The Aramoho Whanganui Rowing Club flag has flown proudly over the past week, celebrating the club winning the women's premier coxless four championship title at Lake Ruataniwha.
While individual club rowers have been successful in various composite combinations over recent seasons, this was a complete Aramoho Whanganui crew, following the decision by officials to enable this event to be contested by individual clubs this year.
Stroked by Jackie Gowler, strongly supported by Georgia Nugent-O'Leary, sister Kerri Gowler and with Phoebe Collier in the bow seat, the crew put on a powerful performance.
Establishing a boat-length lead in the first 100 metres, the crew were not seriously threatened over the remaining 1900 metres, winning by a comfortable margin of 4.5s in an overall time of 6m 54s from a Canterbury Rowing Club crew which also contained three seasoned international rowers.
This victory was the first "Red Coat" for 18-year-old Phoebe Collier. Red Coats have been awarded by Rowing NZ to individual winners of NZ Championship titles since 1887.
The success was also of major significance for the Aramoho Whanganui Rowing Club. The only previous time the club won this title was when it was a coxed event in 1986 and, under coach John Symes, the crew of Tracey Moorhouse, Fiona Symes, Judith Fretter and Kirsty Bell with coxswain Jean Forlong, were champions on Lake Karapiro.

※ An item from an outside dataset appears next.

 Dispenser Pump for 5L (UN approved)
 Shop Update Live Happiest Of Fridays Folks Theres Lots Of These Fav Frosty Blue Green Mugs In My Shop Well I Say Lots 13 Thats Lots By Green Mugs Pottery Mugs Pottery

Phoebe Collier is the daughter of Taihape farmers Deanne and Richard Collier, who encouraged their daughter to try rowing four years ago as a Year 10 student at Whanganui Collegiate School.
Collier credits her rapid progress in the sport to the Collegiate School rowing programme and acknowledged her coaches; Phillipa Baker-Hogan, Kit Croxford and Tyler Scott, who have enabled her to reach another milestone.
Somewhat surprisingly, Collier had not previously met any of her Red Coat crew members until they assembled at Twizel for the NZ Championships, as they are all members of the Tokyo Olympic rowing squad based at Lake Karapiro. Collier has been based at Blenheim this season with the Central Rowing Performance Centre, after completing her studies at Whanganui Collegiate School last year.
Collier described the boat speed generated at the start of her race as "pretty crazy" and said she had never been in any boat that had travelled as fast.
Previously very successful in various age-grade Whanganui Collegiate crews, Collier has represented the North Island, winning both eights and coxed fours events in the annual under-18 series against the South Island last year.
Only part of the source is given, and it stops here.